Stoneware glazes are mostly made from powdered rock and clay. At 1300 degrees Centigrade the kiln is hot enough to melt rocks, such as basalt or feldspar, on their own; and some clays such as estuarine mud, and garden clay, need very little done to them to turn them into a high temperature glaze, usually all that is needed is an addition of calcium carbonate or ordinary wood ash.
Various metals can be used to colour glazes, copper and iron, being my personal favourites.

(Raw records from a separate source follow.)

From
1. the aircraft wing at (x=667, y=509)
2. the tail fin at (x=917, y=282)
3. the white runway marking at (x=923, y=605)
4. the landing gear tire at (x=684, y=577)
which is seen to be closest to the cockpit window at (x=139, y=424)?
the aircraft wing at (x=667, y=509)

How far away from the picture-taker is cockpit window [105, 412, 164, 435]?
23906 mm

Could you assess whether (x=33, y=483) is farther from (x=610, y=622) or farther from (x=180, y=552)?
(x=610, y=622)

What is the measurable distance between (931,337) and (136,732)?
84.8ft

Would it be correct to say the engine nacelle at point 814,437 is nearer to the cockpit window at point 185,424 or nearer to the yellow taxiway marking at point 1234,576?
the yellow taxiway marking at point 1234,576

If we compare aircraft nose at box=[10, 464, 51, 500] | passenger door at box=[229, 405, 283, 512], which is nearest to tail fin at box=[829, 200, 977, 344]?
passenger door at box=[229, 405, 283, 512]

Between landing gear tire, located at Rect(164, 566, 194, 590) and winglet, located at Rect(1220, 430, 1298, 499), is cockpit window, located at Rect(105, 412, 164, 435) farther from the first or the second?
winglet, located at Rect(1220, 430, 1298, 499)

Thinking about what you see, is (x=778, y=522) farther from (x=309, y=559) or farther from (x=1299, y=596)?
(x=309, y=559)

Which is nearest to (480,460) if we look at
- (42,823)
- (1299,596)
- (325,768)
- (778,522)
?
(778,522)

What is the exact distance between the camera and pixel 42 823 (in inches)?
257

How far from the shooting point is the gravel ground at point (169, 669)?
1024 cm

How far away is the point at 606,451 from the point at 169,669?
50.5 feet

Glaze materials are first crushed into a fine powder, then are added to water to form a thin creamy consistency. This is sieved repeatedly to remove lumps. The glaze is applied to the pot by pouring, dipping, brushing, or spraying. In my case I usually dip the pot into the glaze or brush glaze over it.
Shino glaze is a Japanese style of glaze
Shino glaze suits wood firing very well, in fact it probably needs a wood fired kiln to be at its best (Shino glaze fired in an electric kiln looks rather like half dry PVA glue!). The passage of the flame around the pot, the variations in atmosphere in the kiln, the fall of wood ash, all leave their signature on the glaze. Variations in the thickness of the glaze have a major effect on the colour. In general the thicker the glaze is, the paler the colour, as most of colour is from traces of iron that are in the clay that the pot is made of working through the glaze, so if the glaze is thin, you tend to see more of that iron.
I am currently exploiting the colour variations of Shino by trailing lines of Shino glaze over Shino glaze. Trailing glazes is similar to decorating a cake. The glaze is squeezed from a hand held container of some kind through a thin tube.
In a wood fired kiln a glaze that has a small amount of copper in it can turn out to be green or red or both at the same time, depending on how much oxygen was present in the kiln as it was being fired. When I am firing copper glazes in my wood fired kiln and I want the glazes to be red, I have to starve the kiln of oxygen as I fire from when the kiln is at around 800 degrees Centigrade, until the top temperature is reached. This is called, firing in reduction. To do this I carefully add more wood each time I stoke until the flame is long, hazy and turbulent. This hazy flame is starved of oxygen and will look for oxygen from anywhere it can find it, including the glaze and the pot. When the flame takes oxygen from the metal oxides in the glaze, it dramatically changes the colour. If all the oxygen is taken from the copper oxide, the result is a thin, lustrous layer of copper metal on the glaze surface, this is often found on Raku fired pots.
Often a cloudy blue, chün glazes get their colour by scattering the light within the glaze. The colour is often more pronounced if it is over a dark background. I usually put chün glaze over a dark brown iron rich glaze, but have found them to work over copper red.
Chün glazes are very sensitive to thickness and to temperature. If they are put on too thinly they will not produce a colour, if they are not fired high enough, they will be an opaque white, if they are over fired, chün glazes can simply become clear and shiny.
What Sort Of Wood?
People often ask, “What sort of wood do I use to fire my pots to 1300 degrees Centigrade?”. I use almost any dry wood that I can get my hands on. Dry pine is thought to be the best. Most people find this odd, but pine burns with a very long flame, and releases its energy quickly, this is usually more effective in heating the whole kiln, than a heavy dense hardwood that burns with a short hot flame.